When am I going to snap out of this?

August 14, 2008

Two big pregnancy symptoms

Okay, I admit it, I do have pregnancy symptoms.

Yesterday after work I decided to go for a bra fitting. I used to be a 32D - now it seems that I am a 32FF. This leave me wondering if when my (young male) colleague told me that I was looking 'fuller in the face', he was actually referring to some other part of my body entirely.

I am going to a wedding at the weekend. I think I had best see if I actually still fit into any of the dresses I was planning to wear without looking like a hooker.
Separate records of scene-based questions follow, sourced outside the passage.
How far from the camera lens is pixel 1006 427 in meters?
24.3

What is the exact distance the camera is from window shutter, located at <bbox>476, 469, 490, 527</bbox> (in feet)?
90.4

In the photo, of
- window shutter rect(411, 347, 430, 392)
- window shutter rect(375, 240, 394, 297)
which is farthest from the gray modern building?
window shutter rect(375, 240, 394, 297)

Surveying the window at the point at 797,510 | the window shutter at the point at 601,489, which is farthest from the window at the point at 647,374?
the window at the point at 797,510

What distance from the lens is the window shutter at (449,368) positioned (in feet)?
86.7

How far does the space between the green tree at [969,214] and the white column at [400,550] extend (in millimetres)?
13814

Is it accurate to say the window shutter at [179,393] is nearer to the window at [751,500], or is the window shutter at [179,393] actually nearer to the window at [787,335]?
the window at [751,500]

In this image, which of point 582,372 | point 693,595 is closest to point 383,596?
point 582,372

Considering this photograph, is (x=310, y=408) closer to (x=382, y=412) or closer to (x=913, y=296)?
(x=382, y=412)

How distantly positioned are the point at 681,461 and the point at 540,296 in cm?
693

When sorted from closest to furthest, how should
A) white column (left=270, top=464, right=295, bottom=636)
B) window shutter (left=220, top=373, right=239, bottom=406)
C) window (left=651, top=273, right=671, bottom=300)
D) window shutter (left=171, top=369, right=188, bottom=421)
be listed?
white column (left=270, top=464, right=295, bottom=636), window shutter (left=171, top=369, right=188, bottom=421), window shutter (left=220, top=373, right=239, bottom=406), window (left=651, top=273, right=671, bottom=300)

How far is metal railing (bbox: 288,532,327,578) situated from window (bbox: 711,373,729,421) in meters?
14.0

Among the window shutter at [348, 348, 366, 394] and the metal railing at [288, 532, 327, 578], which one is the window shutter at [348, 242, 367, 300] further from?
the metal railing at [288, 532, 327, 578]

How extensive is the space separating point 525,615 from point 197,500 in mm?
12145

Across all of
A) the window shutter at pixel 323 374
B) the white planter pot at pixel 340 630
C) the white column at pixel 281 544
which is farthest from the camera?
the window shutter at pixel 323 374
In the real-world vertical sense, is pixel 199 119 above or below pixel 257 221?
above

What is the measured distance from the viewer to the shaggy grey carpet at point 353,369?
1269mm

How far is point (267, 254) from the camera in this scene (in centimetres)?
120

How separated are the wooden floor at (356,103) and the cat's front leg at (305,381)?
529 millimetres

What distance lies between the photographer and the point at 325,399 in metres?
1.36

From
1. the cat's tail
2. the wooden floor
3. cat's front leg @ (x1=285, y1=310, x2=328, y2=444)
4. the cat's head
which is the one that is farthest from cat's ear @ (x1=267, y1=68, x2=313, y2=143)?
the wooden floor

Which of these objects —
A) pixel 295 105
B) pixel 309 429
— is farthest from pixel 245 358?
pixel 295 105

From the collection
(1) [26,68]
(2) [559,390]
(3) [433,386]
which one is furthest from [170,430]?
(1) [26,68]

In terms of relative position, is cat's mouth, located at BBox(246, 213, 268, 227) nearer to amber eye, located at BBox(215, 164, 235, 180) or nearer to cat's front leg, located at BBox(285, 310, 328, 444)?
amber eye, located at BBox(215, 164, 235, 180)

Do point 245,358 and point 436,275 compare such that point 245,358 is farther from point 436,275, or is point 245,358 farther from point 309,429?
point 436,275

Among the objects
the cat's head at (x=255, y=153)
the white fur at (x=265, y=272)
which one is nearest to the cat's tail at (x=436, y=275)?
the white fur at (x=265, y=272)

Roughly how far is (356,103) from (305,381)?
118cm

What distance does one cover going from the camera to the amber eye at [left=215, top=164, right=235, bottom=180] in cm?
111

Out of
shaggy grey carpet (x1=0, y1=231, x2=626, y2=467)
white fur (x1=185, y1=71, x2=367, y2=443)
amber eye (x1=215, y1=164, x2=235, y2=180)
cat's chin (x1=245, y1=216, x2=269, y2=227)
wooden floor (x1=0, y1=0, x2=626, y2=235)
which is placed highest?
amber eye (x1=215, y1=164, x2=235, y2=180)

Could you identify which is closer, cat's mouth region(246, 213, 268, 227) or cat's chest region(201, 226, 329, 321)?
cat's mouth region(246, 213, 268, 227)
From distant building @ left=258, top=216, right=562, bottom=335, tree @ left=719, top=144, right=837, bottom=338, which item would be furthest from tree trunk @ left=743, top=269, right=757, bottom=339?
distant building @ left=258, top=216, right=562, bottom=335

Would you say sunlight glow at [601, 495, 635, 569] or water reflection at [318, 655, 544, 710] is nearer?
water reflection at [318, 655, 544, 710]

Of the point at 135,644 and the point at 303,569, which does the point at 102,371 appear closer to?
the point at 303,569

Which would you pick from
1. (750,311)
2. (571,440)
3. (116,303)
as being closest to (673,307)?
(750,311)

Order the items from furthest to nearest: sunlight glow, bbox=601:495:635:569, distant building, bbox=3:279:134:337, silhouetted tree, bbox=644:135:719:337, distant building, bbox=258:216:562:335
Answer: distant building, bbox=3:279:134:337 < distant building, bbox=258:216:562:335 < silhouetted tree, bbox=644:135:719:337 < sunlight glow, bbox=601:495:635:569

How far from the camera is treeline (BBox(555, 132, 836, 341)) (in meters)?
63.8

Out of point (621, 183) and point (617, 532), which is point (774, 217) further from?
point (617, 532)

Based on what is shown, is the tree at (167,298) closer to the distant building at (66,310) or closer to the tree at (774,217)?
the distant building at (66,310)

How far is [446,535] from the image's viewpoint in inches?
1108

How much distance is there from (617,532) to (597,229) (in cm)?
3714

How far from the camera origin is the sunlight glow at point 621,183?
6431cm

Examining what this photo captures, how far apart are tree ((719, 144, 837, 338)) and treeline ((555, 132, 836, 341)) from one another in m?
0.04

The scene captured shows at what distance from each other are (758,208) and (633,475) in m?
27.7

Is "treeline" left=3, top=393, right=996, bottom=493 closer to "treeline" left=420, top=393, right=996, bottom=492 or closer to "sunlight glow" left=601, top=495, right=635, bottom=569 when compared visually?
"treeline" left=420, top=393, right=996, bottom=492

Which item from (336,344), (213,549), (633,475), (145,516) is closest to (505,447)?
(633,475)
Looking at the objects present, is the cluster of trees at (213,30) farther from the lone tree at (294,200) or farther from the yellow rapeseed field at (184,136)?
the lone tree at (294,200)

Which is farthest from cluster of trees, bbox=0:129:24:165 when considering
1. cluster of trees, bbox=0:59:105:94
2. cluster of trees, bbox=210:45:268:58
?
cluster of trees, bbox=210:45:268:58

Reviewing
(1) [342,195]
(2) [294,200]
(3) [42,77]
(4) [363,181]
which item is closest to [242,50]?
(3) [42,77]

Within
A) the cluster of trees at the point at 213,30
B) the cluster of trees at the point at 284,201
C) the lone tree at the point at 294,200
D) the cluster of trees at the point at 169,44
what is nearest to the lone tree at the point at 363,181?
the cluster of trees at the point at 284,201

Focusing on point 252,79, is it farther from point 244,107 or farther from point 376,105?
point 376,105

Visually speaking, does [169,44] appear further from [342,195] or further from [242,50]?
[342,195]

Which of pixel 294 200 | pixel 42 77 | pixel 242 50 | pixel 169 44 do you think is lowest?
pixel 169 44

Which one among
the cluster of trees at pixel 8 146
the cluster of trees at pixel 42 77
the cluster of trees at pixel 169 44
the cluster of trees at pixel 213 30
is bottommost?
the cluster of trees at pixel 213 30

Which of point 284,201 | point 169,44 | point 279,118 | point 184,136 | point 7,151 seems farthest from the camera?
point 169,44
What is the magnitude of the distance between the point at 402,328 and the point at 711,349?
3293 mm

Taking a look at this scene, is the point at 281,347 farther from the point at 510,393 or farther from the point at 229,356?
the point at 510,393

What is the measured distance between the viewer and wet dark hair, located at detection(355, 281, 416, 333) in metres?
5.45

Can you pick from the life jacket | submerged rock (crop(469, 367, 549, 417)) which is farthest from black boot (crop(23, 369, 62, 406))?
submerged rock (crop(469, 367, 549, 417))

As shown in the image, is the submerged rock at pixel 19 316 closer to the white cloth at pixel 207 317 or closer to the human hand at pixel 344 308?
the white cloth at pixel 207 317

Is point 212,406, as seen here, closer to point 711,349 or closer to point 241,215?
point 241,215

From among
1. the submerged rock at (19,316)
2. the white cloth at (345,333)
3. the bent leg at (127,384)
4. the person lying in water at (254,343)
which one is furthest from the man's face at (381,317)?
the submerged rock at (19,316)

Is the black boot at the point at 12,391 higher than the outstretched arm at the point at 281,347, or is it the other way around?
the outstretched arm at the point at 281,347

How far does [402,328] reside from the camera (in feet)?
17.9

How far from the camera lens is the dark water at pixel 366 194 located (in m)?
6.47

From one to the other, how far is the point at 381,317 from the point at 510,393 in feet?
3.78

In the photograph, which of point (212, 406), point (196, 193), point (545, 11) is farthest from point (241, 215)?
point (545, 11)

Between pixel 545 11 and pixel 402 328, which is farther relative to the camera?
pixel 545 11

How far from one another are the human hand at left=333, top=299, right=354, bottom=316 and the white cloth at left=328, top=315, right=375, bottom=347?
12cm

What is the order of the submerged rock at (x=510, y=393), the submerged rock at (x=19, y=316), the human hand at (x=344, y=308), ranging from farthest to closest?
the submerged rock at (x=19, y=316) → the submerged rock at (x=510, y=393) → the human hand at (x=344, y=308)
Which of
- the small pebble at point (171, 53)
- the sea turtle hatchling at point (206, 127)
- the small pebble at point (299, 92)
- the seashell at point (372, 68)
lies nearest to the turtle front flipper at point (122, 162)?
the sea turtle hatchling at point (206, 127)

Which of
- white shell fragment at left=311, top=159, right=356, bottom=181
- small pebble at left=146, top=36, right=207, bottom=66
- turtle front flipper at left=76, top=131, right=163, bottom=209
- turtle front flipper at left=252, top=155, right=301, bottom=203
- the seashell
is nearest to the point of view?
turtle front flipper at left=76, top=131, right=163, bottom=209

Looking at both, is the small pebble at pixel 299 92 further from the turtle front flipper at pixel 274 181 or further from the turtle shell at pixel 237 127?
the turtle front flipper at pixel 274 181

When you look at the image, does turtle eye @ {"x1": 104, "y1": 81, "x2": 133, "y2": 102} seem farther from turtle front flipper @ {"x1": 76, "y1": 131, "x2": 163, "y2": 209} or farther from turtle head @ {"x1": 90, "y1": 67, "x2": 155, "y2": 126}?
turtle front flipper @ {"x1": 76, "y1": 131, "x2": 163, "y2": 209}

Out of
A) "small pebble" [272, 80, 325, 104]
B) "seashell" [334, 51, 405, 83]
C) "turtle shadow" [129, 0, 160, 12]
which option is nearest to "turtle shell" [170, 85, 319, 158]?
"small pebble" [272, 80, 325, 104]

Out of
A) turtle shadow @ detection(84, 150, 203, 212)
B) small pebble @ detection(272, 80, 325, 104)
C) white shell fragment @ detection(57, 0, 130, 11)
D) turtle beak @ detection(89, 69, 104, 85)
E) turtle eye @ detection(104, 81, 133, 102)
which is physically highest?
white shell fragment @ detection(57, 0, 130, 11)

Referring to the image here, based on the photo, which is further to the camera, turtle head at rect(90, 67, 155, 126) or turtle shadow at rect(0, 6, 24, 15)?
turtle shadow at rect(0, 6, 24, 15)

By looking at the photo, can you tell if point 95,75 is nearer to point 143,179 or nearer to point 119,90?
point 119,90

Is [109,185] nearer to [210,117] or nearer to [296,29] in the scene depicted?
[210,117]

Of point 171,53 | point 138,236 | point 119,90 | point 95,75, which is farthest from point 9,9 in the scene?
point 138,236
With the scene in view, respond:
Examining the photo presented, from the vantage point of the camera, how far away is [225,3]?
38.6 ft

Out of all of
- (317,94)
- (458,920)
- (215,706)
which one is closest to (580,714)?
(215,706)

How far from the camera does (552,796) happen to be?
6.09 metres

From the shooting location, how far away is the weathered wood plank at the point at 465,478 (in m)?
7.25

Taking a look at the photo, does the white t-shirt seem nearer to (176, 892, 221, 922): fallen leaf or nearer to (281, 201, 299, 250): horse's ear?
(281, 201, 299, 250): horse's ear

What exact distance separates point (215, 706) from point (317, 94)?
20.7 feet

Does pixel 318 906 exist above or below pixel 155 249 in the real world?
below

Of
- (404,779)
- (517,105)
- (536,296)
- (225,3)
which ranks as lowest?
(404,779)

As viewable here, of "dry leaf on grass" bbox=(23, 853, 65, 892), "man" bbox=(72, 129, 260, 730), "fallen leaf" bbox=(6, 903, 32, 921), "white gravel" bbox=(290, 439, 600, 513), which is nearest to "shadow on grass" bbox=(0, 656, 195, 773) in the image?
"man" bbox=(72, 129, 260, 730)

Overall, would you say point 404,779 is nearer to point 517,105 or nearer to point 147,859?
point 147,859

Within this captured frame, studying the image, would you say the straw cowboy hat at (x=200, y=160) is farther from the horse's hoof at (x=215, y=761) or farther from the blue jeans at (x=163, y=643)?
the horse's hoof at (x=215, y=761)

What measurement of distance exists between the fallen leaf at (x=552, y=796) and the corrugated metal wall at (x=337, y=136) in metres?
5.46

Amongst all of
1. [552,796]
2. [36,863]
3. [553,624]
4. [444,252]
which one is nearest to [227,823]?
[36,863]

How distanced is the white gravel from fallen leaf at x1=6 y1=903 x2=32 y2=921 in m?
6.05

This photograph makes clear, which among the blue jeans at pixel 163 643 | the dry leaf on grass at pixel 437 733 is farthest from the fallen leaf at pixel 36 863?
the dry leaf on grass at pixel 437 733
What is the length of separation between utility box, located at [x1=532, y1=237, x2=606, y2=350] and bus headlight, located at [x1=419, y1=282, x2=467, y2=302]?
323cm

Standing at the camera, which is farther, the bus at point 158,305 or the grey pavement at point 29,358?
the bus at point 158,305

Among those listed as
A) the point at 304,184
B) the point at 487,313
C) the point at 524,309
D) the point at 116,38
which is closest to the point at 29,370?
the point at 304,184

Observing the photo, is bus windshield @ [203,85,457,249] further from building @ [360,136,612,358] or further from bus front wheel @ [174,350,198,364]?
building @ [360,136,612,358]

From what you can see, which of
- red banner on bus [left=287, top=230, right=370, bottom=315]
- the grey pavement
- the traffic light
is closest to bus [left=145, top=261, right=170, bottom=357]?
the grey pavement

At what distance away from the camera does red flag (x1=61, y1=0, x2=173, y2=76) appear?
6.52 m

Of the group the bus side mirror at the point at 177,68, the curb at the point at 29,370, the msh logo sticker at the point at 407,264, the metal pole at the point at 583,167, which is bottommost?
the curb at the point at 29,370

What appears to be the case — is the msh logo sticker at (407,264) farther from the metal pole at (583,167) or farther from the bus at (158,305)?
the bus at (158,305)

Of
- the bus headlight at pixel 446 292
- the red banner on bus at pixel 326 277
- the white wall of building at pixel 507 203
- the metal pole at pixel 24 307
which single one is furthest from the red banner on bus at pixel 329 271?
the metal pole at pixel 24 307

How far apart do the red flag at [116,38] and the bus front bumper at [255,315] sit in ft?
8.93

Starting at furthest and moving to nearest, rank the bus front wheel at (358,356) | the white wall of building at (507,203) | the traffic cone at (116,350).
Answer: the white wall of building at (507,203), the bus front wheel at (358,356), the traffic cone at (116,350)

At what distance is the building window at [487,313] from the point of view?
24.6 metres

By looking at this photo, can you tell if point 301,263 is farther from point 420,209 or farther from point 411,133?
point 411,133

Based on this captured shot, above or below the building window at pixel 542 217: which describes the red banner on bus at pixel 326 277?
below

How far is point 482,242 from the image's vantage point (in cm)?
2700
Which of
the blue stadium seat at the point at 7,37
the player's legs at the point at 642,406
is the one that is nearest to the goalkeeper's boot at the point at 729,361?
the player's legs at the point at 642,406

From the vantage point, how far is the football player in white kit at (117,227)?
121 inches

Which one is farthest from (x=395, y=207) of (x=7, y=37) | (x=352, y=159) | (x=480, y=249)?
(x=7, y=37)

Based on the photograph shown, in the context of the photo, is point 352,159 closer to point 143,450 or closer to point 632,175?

Breasts, if you're reading this, please stop now. You've made your point.

August 12, 2008

Fat face

My work colleague just told me that I look 'fuller in the face' or 'slightly more rounded in the chin area' since my holiday.  He doesn't know I am pregnant. My sister, who does know, told me the same thing at the weekend.

Pregnancy fat face is definitely not mentioned in my 'Your Pregnancy Week by Week'  book. I suppose I am sort of happy to have a visible pregnancy symptom, but OH MY GOD please don't let this turn me into a huge pink marshmallow.

I also have a haemorrhoid.

That's all I have to say on the matter.